When is it true that $\arg\left(z_1 z_2\right) = \arg(z_1) + \arg(z_2)$?

 

[chiro]

When is it true that $\arg\left(z_1 z_2\right) = \arg(z_1) + \arg(z_2)$?

Why don't you just write out the equations for argument and solve them?

 

[Snowfall]

Why don't you just write out the equations for argument and solve them?
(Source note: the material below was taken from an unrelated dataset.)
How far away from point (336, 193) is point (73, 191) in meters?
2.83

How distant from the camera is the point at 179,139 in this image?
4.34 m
You mean like defining, for real numbers a, b, c, d,

$$z_{1} := ai+b, ~ z_{2} := ci+d$$

then solving the following daunting looking equation:

$$\tan^{-1}\left(\frac{ad+bc}{bd-ac}\right) = \tan^{-1}\frac{b}{a}+\tan^{-1}\frac{d}{c}.$$

Please by all means show me how to solve that one!

 

[uart]

You mean like defining, for real numbers a, b, c, d,

$$z_{1} := ai+b, ~ z_{2} := ci+d$$

then solving the following daunting looking equation:

$$\tan^{-1}\left(\frac{ad+bc}{bd-ac}\right) = \tan^{-1}\frac{b}{a}+\tan^{-1}\frac{d}{c}.$$

Please by all means show me how to solve that one!

Divide num and denom by $bd$ and you get :

$$\tan(\arg(z_1 z_2)) = \frac{a/b+c/d}{1 - (a/b) \,\, (c/d)} = \frac{\tan(arg(z_1))+\tan(\arg(z_2))}{1 - \tan(\arg(z_1)) \tan(\arg(z_2))} = \tan(\arg(z_1) + \arg(z_2))$$

However it's easier to use the exponential or polar form.

$$r_1 e^{i \phi_1} \, r_2 e^{i \phi_2} = r_1 \, r_2 \, e^{i(\phi_1 + \phi_2)}$$

 

[dalcde]

Since you have got inverse tangents, it's wise to take tangents to get rid of them. For the right hand side, you can consider the sum of angle formula for the tangent:
$$\tan(x+y)=\frac{\tan x+\tan y}{1-\tan x\tan y}$$